The analysts reduced their recommendations on Palm Inc. and Research In Motion Ltd. to “sell,” from “hold” and “buy” respectively. Research in Motion Ltd. lost 5.1 percent to $55.74. Palm slid 6 percent to $10.91. The recommendation changes came in a report to investors dated Nov. 1.
American Express gained 2.4 percent to $35.68. The biggest U.S. credit-card company by purchases can issue another $12.1 billion in asset-backed securities under a U.S. government emergency-lending program, according to an Oct. 30 filing.
General Electric rose 1.5 percent to $14.47.
United Technologies Jumps
United Technologies Corp. added 2 percent to $62.66. A subsidiary of the maker of Otis elevators and Carrier air conditioners signed a two-year F-16 spare parts supply contract with SABCA, a Brussels-based aerospace engineering and manufacturing company.

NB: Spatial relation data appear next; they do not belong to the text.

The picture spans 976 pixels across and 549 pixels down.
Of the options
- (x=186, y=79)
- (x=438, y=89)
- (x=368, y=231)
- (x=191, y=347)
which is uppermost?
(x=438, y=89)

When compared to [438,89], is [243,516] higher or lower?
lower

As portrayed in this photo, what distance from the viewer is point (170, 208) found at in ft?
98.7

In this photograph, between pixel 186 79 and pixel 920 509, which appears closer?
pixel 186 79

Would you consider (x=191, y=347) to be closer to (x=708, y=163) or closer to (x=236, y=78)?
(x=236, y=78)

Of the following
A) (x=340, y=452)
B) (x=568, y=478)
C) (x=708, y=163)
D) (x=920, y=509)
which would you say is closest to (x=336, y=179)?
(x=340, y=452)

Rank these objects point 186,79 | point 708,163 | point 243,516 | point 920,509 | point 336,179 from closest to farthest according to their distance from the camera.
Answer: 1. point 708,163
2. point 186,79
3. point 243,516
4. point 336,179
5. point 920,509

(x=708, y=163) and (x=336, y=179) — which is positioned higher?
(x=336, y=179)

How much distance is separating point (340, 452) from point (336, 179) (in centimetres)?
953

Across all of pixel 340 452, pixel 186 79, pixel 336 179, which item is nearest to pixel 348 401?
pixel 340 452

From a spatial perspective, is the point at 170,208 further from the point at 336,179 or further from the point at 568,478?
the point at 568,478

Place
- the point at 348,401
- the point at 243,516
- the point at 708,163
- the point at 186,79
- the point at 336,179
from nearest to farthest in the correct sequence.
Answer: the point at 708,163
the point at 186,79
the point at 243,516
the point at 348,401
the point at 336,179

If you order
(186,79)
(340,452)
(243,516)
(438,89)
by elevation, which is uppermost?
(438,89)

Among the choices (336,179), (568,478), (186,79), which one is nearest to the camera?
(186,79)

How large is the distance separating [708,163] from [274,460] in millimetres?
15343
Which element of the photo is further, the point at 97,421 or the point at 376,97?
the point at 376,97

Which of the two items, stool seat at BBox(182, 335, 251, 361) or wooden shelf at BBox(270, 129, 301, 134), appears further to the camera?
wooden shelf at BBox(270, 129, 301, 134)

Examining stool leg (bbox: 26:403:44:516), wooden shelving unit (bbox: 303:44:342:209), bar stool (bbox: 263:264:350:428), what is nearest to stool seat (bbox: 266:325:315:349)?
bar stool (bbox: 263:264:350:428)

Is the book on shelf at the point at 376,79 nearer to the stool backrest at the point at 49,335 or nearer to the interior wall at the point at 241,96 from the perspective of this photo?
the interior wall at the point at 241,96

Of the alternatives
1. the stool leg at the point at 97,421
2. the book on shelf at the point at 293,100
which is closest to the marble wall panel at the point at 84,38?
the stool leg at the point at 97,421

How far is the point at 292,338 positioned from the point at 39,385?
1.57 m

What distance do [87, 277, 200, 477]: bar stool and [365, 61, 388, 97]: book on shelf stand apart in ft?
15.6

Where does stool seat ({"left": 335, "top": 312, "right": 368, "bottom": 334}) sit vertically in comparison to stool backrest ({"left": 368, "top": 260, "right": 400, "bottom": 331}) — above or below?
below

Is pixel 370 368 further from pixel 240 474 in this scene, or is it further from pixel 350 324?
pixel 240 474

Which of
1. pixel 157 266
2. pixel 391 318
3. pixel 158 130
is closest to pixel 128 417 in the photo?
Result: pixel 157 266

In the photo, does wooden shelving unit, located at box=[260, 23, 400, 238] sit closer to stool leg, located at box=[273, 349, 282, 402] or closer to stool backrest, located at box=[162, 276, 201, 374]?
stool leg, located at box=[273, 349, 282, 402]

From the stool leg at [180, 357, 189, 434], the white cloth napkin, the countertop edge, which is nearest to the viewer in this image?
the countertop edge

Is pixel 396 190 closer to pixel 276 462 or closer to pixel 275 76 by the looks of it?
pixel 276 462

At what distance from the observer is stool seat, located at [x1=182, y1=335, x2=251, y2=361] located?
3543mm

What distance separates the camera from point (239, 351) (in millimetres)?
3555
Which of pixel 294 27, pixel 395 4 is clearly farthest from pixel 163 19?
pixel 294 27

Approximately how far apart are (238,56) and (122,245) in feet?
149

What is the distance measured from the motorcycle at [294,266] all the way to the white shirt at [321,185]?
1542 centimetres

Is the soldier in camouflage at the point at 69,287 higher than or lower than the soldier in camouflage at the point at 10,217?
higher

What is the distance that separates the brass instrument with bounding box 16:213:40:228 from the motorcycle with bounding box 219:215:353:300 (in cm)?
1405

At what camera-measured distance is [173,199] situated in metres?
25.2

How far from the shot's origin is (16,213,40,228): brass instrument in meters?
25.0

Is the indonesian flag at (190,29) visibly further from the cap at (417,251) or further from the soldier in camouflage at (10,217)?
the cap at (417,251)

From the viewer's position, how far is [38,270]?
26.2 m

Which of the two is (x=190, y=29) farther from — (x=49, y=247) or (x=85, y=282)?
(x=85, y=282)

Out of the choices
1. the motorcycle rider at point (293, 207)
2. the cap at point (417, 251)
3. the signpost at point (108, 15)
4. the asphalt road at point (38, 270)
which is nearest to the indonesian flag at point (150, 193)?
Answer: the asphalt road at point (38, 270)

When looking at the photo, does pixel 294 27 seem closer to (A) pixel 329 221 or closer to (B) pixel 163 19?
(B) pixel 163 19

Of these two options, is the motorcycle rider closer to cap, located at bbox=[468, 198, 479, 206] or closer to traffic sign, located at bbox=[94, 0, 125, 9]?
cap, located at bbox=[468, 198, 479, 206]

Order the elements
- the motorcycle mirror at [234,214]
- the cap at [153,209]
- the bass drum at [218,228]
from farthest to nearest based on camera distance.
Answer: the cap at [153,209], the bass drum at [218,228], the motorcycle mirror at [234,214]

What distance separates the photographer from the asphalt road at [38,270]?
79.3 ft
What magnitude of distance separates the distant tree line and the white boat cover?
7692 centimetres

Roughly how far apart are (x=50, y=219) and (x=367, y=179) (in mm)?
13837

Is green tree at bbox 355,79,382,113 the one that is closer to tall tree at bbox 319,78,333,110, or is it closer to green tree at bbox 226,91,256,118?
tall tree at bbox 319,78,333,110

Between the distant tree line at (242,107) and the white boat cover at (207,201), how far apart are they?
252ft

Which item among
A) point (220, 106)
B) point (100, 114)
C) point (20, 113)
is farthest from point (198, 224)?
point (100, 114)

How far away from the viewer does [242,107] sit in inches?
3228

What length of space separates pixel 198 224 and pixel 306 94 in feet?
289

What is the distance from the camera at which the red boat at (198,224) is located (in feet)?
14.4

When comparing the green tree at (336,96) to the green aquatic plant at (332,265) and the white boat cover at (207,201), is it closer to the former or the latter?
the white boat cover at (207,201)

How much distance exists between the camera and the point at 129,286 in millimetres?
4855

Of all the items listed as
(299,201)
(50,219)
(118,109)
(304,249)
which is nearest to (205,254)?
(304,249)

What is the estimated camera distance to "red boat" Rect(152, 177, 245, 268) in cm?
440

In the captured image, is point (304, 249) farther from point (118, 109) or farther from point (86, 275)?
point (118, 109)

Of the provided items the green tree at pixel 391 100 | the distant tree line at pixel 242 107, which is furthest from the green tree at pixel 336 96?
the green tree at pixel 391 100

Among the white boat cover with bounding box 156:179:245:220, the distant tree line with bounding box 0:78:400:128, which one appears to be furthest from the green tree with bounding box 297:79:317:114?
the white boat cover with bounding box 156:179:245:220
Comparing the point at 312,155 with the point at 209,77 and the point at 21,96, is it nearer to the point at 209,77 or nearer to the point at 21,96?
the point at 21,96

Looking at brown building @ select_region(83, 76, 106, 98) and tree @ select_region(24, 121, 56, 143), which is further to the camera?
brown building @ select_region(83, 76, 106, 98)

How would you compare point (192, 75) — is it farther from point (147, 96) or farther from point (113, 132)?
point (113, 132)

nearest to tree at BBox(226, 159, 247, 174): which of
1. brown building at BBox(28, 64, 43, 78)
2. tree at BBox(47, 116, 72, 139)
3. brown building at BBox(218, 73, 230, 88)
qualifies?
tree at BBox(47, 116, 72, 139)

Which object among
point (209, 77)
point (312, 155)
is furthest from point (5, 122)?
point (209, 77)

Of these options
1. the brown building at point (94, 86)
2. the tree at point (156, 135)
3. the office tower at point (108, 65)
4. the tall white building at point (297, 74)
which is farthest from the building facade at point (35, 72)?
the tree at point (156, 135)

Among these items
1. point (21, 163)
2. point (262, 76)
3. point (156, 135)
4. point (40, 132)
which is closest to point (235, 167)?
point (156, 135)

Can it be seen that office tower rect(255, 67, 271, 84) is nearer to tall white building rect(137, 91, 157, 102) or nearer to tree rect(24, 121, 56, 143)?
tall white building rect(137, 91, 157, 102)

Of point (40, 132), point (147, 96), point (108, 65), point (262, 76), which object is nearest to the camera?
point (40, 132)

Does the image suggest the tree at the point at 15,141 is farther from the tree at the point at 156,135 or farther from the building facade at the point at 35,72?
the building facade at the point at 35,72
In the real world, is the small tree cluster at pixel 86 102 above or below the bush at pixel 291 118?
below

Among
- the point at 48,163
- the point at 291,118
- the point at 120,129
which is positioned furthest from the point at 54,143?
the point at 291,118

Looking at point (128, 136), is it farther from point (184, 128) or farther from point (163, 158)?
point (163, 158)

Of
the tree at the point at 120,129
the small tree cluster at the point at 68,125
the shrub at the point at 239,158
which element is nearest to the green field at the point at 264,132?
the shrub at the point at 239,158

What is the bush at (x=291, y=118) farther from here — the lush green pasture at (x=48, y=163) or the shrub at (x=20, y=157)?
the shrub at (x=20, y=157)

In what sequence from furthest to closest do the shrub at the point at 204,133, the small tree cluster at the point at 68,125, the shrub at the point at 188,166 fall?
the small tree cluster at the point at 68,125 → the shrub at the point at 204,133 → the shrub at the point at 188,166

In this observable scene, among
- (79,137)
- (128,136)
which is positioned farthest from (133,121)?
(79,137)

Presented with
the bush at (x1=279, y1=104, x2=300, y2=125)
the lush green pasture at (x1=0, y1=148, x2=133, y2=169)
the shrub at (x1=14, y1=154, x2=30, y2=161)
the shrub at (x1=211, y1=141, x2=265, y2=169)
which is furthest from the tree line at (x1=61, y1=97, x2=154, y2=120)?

Financial shares in the S&P 500, which have fallen 10 percent since Oct. 14, tumbled as much as 1.8 percent before paring losses.
Citigroup Inc., the bank that is 34 percent owned by the U.S. government, lost 2.4 percent to $3.99.
“Although conditions and sentiment in financial markets have improved in recent months, significant stress and weaknesses persist,” said Greenlee, who works at Fed’s Division of Banking Supervision and Regulation in Washington, in testimony to a House Oversight subcommittee hearing in Atlanta. “The condition of the banking system is far from robust.”
Denbury Resources Inc. tumbled 10 percent to $13.09, the biggest drop in the S&P 500. The oil and natural-gas producer said it will buy Encore Acquisition Co. for about $4.5 billion to add fields in the Rocky Mountains and Gulf of Mexico.
Dean Foods Co. lost 8.5 percent to $16.69. The biggest U.S. dairy processor said fourth-quarter earnings may fall more than analysts estimate amid rising prices for raw milk.